Images Courtesy of Circle Collective

Kim Albright's debut feature film, With Love and a Major Organ is one of the most brilliant and hopeful films of the century.  A dystopian, quasi love story by way of The Lobster and The Eternal Sunshine of the Spotless Mind, this is a unique adaptation of a stage play that challenges the notions of an electronically connected future, love, loneliness, and ultimately presents a neo-fable about the importance of acceptance and self-love.   Featuring a brilliant lead performance, a slick script, and an unusual amount of restraint, this is an essential viewing experience.  

In an alternate world, humanity's day to day experiences are dictated by a life controlling social app, emotional experiences are carefully booked day spas, and the human heart is a physical object that can be removed.  Anabel is one of the last holdouts, a struggling artist and keepsake insurance claims specialist who falls in love and ultimately gives her heart away in a desperate bid to avoid the coldness of her existence.  Julie Lederer's script runs the gamut of emotions.  It is hilarious, heartbreaking and at times, conceptually gruesome. This is about a world of prisons, not terribly unlike our own.  Parents build walls around children while adults build walls around their hearts and the presentation and dialogue is reflective both of this truth and of the social media illusion that conceals it. 


Anna Maguire gives a bravura performance as Anabel.  She is supported by Hamza Haq as her potential love interest, George.  The brilliance of this film is in how the actors play their characters at various points within the narrative.  A straight comedy would have the two principles mimicking certain aspects, but everything remains fairly grounded and natural under Albright’s command.  While there are some laugh out loud moments, for the most part there is a malaise of unhappiness that only increases once Anabel makes her choice and this is perfectly realized by Maguire's dedicated performance. 

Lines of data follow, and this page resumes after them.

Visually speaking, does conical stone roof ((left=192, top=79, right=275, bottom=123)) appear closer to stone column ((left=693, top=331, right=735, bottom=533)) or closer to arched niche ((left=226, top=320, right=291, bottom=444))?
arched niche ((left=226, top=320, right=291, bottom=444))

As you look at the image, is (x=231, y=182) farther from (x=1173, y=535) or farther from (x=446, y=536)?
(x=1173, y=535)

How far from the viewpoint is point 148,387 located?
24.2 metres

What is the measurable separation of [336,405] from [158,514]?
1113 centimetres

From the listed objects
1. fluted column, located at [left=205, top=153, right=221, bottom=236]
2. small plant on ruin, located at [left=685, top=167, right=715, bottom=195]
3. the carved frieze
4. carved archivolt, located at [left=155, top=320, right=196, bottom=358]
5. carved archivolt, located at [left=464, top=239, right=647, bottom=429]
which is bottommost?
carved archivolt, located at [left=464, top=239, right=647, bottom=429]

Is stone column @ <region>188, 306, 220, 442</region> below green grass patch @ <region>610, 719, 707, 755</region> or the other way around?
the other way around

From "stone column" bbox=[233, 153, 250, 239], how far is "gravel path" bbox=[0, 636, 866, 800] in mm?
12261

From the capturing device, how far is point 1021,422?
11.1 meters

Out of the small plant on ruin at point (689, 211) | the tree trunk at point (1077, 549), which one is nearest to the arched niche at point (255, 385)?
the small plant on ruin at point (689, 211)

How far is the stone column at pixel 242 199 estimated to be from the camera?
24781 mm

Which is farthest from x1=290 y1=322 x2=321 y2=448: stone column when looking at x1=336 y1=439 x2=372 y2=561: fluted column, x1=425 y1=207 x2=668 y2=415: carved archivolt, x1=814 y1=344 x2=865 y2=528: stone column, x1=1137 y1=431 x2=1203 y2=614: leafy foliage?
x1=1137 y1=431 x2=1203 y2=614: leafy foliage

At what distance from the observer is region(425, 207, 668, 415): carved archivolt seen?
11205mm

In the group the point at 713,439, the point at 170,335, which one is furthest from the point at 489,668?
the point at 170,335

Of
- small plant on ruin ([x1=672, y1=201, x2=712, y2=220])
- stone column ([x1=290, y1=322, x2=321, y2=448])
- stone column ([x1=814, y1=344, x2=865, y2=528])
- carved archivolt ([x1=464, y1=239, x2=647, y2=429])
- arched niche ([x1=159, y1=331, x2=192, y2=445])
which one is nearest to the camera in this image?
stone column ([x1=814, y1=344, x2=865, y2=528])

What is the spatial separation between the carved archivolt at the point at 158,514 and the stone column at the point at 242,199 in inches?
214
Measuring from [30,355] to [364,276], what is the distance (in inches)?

Leonardo Harim's cinematography is unobtrusive and sterile, embodying the familiar strangeness of the world in which the story takes place.  Shots of nature are juxtaposed from the emotionless streets of the city and the way in which Anabel and George are framed throughout their respective journeys is resplendent.  Ultimately there are many things that one can take from this film, but at the center is that one's heart, no matter the circumstance, must be given the freedom to love and lose and the moody underpinnings of Harim's compositions drive this home.  

Coming soon to theaters, With Love and a Major Organ is a high concept film that plays with many genres to deliver a touching emotional sojourn of individuality, creativity, and unconditional love.  While the offbeat presentation may repel some viewers, anyone looking for an interesting approach to the familiar dilemmas that continue to grow in the here and now, this will not disappoint.